Cette passion pour l’astronomie, Vaillant comptait la faire partager, fidèle de cette façon à la tradition anarchiste de diffusion des savoirs. Suite à l’attentat, on retrouve dans plusieurs articles la mention d’un « Cercle philosophique » [12] à Choisy-le-Roi créé à l’initiative de Vaillant. En effet, quelques semaines seulement avant l’attentat, on lit dans le journal anarchiste La Révolte un appel à dons pour ce cercle où il est précisé qu’il a été fondé « pour l’étude des sciences naturelles, avec bibliothèques, conférences scientifiques, etc. » [13]. Dans le quotidien socialiste La Petite République française, une autre annonce précise que

Les fondateurs du cercle, qui sont des ouvriers, font appel aux personnes qui s’intéressent aux questions scientifiques et à leur vulgarisation, en les priant de bien vouloir les aider, dans la tâche qu’ils ont entreprise de répandre l’étude des sciences parmi la classe ouvrière. [14]

Après l’attentat, le cercle fut dissous de fait et ses membres interrogés par la police. Si seulement trois conférences purent se tenir, dont le contenu n’est pas précisé, ces annonces ainsi que l’intérêt désormais établi de Vaillant pour l’astronomie laissent envisager que cette science avait des chances de se retrouver tôt ou tard au programme. Cette hypothèse est par ailleurs quasiment confirmée grâce à certains éléments de la biographie d’un des compagnons de Vaillant : Armand Schulé. Basés sur une lettre au juge d’instruction de l’affaire, il y est en effet mentionné que :

un dimanche d’août 1893, alors qu’il était dans le jardin de ses parents à Thiais, Vaillant engagea la conversation avec lui sur l’agriculture. Comme il sortait, Vaillant l’accompagna et lui parla d’astronomie. Armand Schulé se déclara fort intéressé par le sujet. Vaillant lui proposa de créer un cercle pour l’étudier. (...) [15]
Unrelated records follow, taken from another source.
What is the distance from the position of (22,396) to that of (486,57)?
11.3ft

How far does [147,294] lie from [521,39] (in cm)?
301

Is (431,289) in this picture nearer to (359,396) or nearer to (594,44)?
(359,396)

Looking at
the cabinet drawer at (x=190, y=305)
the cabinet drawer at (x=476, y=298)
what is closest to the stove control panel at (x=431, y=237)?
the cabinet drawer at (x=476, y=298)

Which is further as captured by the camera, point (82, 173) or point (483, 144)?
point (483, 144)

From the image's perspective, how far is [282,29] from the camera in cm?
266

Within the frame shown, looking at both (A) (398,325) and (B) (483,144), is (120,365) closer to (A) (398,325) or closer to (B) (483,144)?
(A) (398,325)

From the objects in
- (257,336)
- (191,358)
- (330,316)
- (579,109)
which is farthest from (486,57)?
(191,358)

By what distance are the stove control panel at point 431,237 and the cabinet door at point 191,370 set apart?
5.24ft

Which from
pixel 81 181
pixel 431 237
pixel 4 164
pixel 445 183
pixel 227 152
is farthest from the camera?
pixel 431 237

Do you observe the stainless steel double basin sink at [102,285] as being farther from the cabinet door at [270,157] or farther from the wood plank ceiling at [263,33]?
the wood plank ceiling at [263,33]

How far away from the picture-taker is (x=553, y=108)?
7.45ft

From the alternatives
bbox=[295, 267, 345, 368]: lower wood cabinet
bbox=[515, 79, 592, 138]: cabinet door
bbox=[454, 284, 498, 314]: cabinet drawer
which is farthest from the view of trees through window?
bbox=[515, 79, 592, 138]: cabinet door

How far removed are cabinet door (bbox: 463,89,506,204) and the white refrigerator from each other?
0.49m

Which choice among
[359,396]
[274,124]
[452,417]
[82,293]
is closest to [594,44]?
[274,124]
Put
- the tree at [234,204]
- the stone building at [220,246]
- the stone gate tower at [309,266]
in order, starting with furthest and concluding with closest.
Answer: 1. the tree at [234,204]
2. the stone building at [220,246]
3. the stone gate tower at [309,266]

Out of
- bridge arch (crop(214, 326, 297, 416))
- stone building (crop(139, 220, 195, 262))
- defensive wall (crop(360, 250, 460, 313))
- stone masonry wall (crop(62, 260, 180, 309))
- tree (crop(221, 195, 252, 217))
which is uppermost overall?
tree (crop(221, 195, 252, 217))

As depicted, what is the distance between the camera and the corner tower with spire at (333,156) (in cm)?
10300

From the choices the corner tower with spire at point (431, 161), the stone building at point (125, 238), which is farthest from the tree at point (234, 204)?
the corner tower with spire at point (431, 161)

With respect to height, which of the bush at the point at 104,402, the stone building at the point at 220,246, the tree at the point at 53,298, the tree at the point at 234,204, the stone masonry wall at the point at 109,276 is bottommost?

On en apprend également un petit peu plus sur les motivations de Vaillant à fonder ce cercle dans l’une de ses dernières lettres, reproduite dans Le Figaro quelques mois après son exécution :

Sans repousser l’action révolutionnaire, j’étais, en ce moment, essentiellement évolutionniste de tempérament, trouvant qu’à côté du travail révolutionnaire qui s’effectuait dans la masse, il fallait multiplier nos efforts afin de dégarnir les cerveaux de tous les préjugés qui les encombrent, afin qu’au moment de la débâcle les conscients soient le plus nombreux possibles. [16]

Loin de se limiter à un plaisir personnel, Vaillant souhaitait donc selon toute vraisemblance partager sa passion et utiliser certaines connaissances scientifiques comme base de réflexion politique, dans une perspective tant d’éducation que de propagande. Le terme « débâcle » ne renvoie pas ici à l’échec de la révolution, mais bien à la débâcle du capitalisme, qui dans l’esprit des révolutionnaires finirait nécessairement par arriver à plus ou moins long terme. Rendre accessible l’étude des sciences aux prolétaires était donc surtout une manière de préparer activement la révolution, afin que cette dernière soit menée par des individus éclairés.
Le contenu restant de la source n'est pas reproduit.